Rationally, he knew Wentworth was wrong.
Knew it with the same fierce, unshakable certainty that the sun would rise in the east. But some small, twisted part of himself – the part that had always whispered he’d never be good enough, never be clean enough to deserve softness, or kindness, or love – shuddered in old fears. Ones that festered since Hong Kong.
After all, what was the Spectre but an actress? A performer?
Ale and climaxes are truth serums to the over-indulged and under-cautious, and I excel at telling men exactly what they want to hear.
But—no. She couldn’t fake what happened after Favreau murdered Harrington. Couldn’t fake begging Callahan to carve his initials into her.
The only man’s name I want to wear on my skin is yours.

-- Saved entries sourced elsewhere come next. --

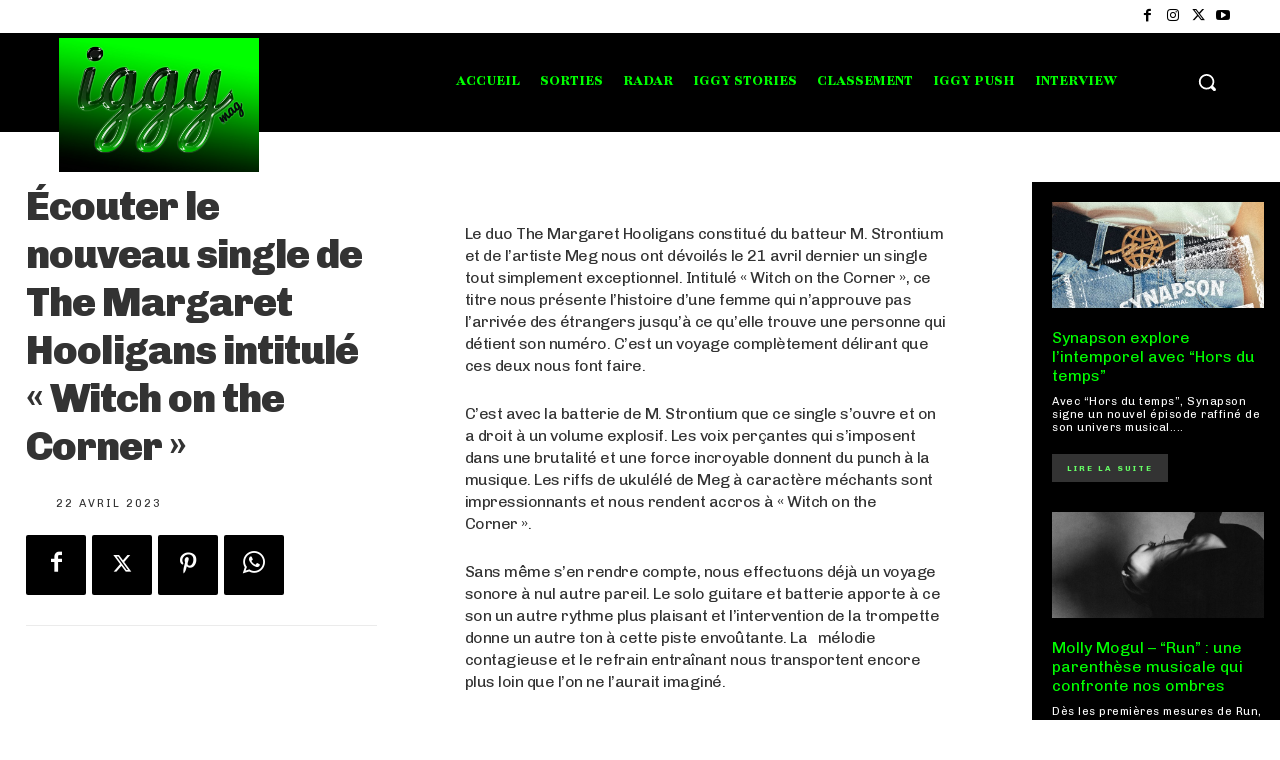

--- FILE ---
content_type: text/html; charset=utf-8
request_url: https://www.google.com/recaptcha/api2/aframe
body_size: 268
content:
<!DOCTYPE HTML><html><head><meta http-equiv="content-type" content="text/html; charset=UTF-8"></head><body><script nonce="UvkqeAvs-OnHLDbZ319q1Q">/** Anti-fraud and anti-abuse applications only. See google.com/recaptcha */ try{var clients={'sodar':'https://pagead2.googlesyndication.com/pagead/sodar?'};window.addEventListener("message",function(a){try{if(a.source===window.parent){var b=JSON.parse(a.data);var c=clients[b['id']];if(c){var d=document.createElement('img');d.src=c+b['params']+'&rc='+(localStorage.getItem("rc::a")?sessionStorage.getItem("rc::b"):"");window.document.body.appendChild(d);sessionStorage.setItem("rc::e",parseInt(sessionStorage.getItem("rc::e")||0)+1);localStorage.setItem("rc::h",'1769099124772');}}}catch(b){}});window.parent.postMessage("_grecaptcha_ready", "*");}catch(b){}</script></body></html>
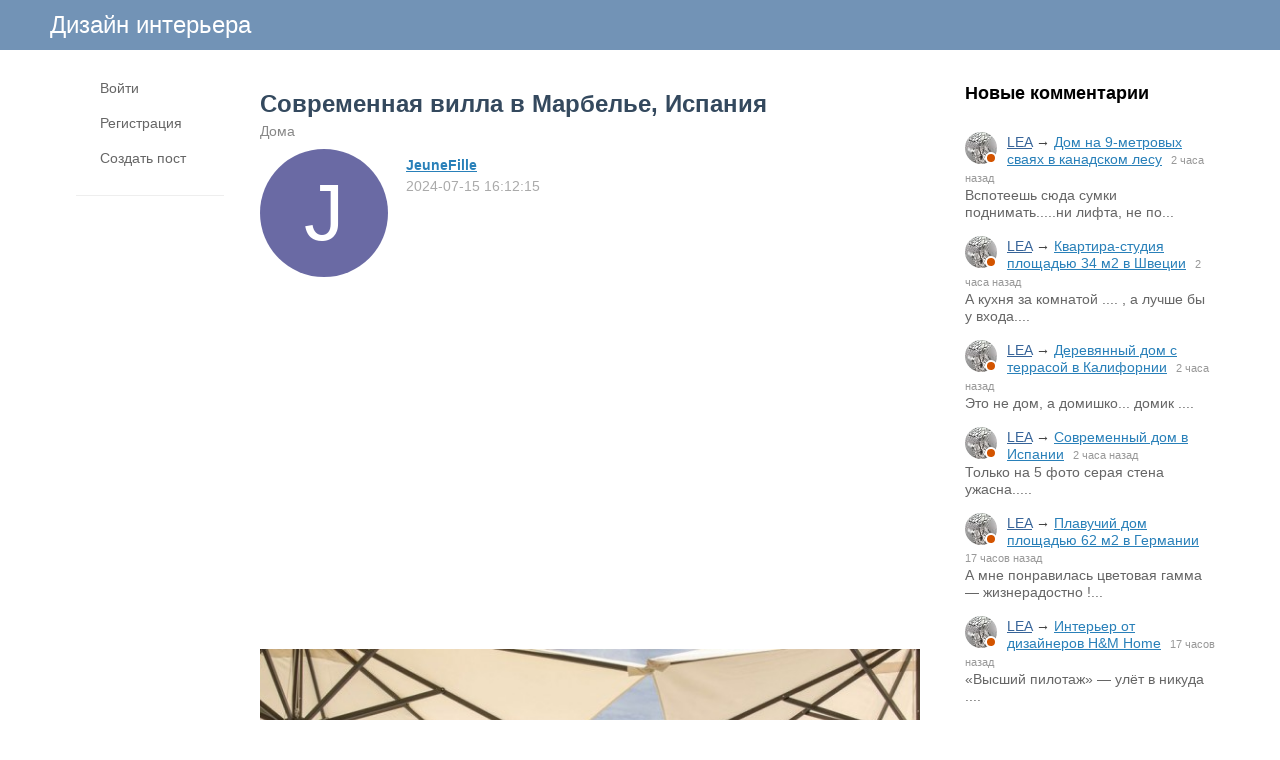

--- FILE ---
content_type: text/html; charset=utf-8
request_url: https://www.google.com/recaptcha/api2/aframe
body_size: 268
content:
<!DOCTYPE HTML><html><head><meta http-equiv="content-type" content="text/html; charset=UTF-8"></head><body><script nonce="SE4Ol3Eaq4VS9yAwlMjB2w">/** Anti-fraud and anti-abuse applications only. See google.com/recaptcha */ try{var clients={'sodar':'https://pagead2.googlesyndication.com/pagead/sodar?'};window.addEventListener("message",function(a){try{if(a.source===window.parent){var b=JSON.parse(a.data);var c=clients[b['id']];if(c){var d=document.createElement('img');d.src=c+b['params']+'&rc='+(localStorage.getItem("rc::a")?sessionStorage.getItem("rc::b"):"");window.document.body.appendChild(d);sessionStorage.setItem("rc::e",parseInt(sessionStorage.getItem("rc::e")||0)+1);localStorage.setItem("rc::h",'1768740225126');}}}catch(b){}});window.parent.postMessage("_grecaptcha_ready", "*");}catch(b){}</script></body></html>

--- FILE ---
content_type: text/css
request_url: https://www.lodgers.ru/templates/simple/css/tune-svg.css?230752020102501
body_size: 41914
content:
.comment .image-preview .youtube-ico,
.content_list .content_list_item .image-preview .youtube-ico,
.grid_item .youtube-ico
{
 	background-image: url([data-uri]);
}

.rating-block .btn-like {
    background-image: url([data-uri]);
}

.bookmarks-block .btn-bookmarks
{
    background-image: url([data-uri]);	
}

header ul.left li.headermenu-digest-last a
{
  background-image: url([data-uri]);  
}

header ul.left li.headermenu-help a
{
  background-image: url([data-uri]);
}

#comments_list .comment .bookmark-button
{
  background-image: url([data-uri]);
}

.share-buttons-small .button.ok a
{
  background-image: url([data-uri]);
}

.share-buttons-small .button.vk a
{
  background-image: url([data-uri]);
}

.share-buttons-small .button.facebook a
{
  background-image: url([data-uri]);
}

.share-buttons-small .button.mailru a
{
  background-image: url([data-uri]);
}

.share-buttons-small .button.pinterest a
{
  background-image: url([data-uri]);
}

.share-buttons-small .button.twitter a
{
  background-image: url([data-uri]);
}

.share-buttons-small .button.whatsapp a
{
  background-image: url([data-uri]);
}

.share-buttons-small .button.viber a
{
  background-image: url([data-uri]);
}

.share-buttons-small .button.telegram a
{
  background-image: url([data-uri]);
}

#big-share-buttons .pinterest a
{
    background-image: url([data-uri]);
}

#content-left-sidebar .menu li.redactor a
{

  background-image: url([data-uri]);
}

#content-left-sidebar .menu li.profile a
{
/*  background-image: url([data-uri]);
*/}

#content-left-sidebar .menu li.bookmarks a
{
/*    background-image: url([data-uri]);
*/}

#content-left-sidebar .menu li.user_add a
{
/*    background-image: url([data-uri]);
*/}


#content-left-sidebar .menu li.bell a
{
  background-image: url([data-uri]);
}

#content-left-sidebar .menu li.messages a
{
/*  background-image: url([data-uri]);
*/}

#content-left-sidebar .menu li.add a
{
/*  background-image: url([data-uri]);
*/}

#content-left-sidebar .menu li.cpanel a
{
/*  
background-image: url([data-uri]);
*/
}

#content-left-sidebar .menu li.search a
{
  background-image: url([data-uri]);
}

#content-left-sidebar .menu li.moderator a
{
  background-image: url([data-uri]);
}

#content-left-sidebar .menu li.photos a
{
  background-image: url([data-uri]);
}

#hamburger-menu .widget_user_avatar .rating .value,
#content-left-sidebar .widget_user_avatar .rating .value
{
  background-image: url([data-uri]);
}

#user_profile #left_column .user-profile-medals .medal .medal_index
{
  background-image: url([data-uri]);
}

input.tune-upload-image
{
  background-image: url([data-uri]) !important;
}

#pm_contact .composer input.button[name="send"],
#wall_add_form .button[name="submit"],
#comments_widget #comments_add_form .button[name="submit"]
{
  background-image: url([data-uri]);
}

#comments_list .comment .comment-add-info .comment-user-rating
{
  background-image: url([data-uri]);
}

ul.user-profile-fields li
{
  background-image: url([data-uri]);
}

.user-profile-fields li.filled
{
  background-image: url([data-uri]);
}

.content_item .field .image-text.image-text-rating .buttons .vote-up
{
  background-image: url([data-uri]);
}

.content_item .field .image-text.image-text-rating .buttons .vote-down
{
  background-image: url([data-uri]);
}

#comments_list .comment  a.rate-up-2
{
    background-image: url([data-uri]);
}

#comments_list .comment a.rate-down-2
{
    background-image: url([data-uri]);
}

.widget_comments_list2 .comment .videos a .btn
{
  background-image: url([data-uri]);
}

.newbie-users-list .users-list li .nickname .birthday
{
  background-image: url([data-uri]);
}

.newbie-users-list .users-list li .nickname .city
{
  background-image: url([data-uri]);
}

.newbie-users-list .users-list li .close-btn
{
  background-image: url([data-uri]);
}

.widget-birthdays-list.bg-avas li a.wish-btn .in .icon {
    background-image: url([data-uri]);
}

.award-preview-page .award_block .medal_index
{
  background-image: url([data-uri]);
}

.award_block .medal_index,
#new-medals-dialog ul li .medal_index
{
  background-image: url([data-uri]);
}

.mywidget ul.new-statuses-list li .show-answer-input
{
  background-image: url([data-uri]);
}

.mywidget ul.new-statuses-list li .answer_border .send-btn
{
  background-image: url([data-uri]);
}

.whats-new-form .whats-new-input .whats-new-input-frame .send-btn
{
  background-image: url([data-uri]);
}

.info_bar .bi_comments a .icon
{
  background-image: url([data-uri]);
}


.info_bar .bi_hits .icon
{
  background-image: url([data-uri]);
}

.category-subscribe-button.active
{
    background-image: url([data-uri]);
}

.category-subscribe-settings-btn
{
    line-height: 32px;
    height: 32px;
    box-sizing: border-box;
    display: inline-block;
    width: 32px;
    float: left;
    background-image: url([data-uri]);
}

table.subscriptions-cats .subscribe-btn.notsubscribed
{
  background-image: url([data-uri]);
}

table.subscriptions-cats .subscribe-btn.subscribed
{
  background-image: url([data-uri]);
}

table.subscriptions-cats .subscribe-btn.subscribed:hover
{
  background-image: url([data-uri]);
}

.widget-pbyp .country
{
  background-image: url([data-uri]);
}

.widget-pbyp .refresh
{
  background-image: url([data-uri]);
}

.widget-pbyp .refresh.ok,
.widget-pbyp .subscribe-button.ok
{
  background: url([data-uri]);
}

.widget-pbyp .refresh.error,
.widget-pbyp .subscribe-button.error
{
  background: url([data-uri]);
}

.widget-plpb .close-btn
{
  background-image: url([data-uri]);
}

“No,” he said with certainty now. “She wouldn’t do that.”
“Is that so?” Wentworth’s gaze sharpened.
“I know what the woman means to you, Agent. More than is strictly wise for men in our profession. It’s little wonder she saw an opportunity to exploit that connection for her own gain.
Love is a liability in our line of work.
It makes you weak. Clouds your judgment.
Causes you to overlook things you shouldn’t. ”
“I know who and what Isabel Dumont is, Wentworth.” He’d traced the fucking scars on her body. “If you trust my judgment, then know that I wouldn’t lay my life down for this woman if I weren’t certain, with every bone in my body, that she loved me back.”
Wentworth rubbed his eyes and sighed. “Fine. My men are searching for Favreau as we speak, and when they find him and Spectre, I’ll use my not-inconsiderable clout to re-release her into your custody. I just hope she doesn’t destroy you.”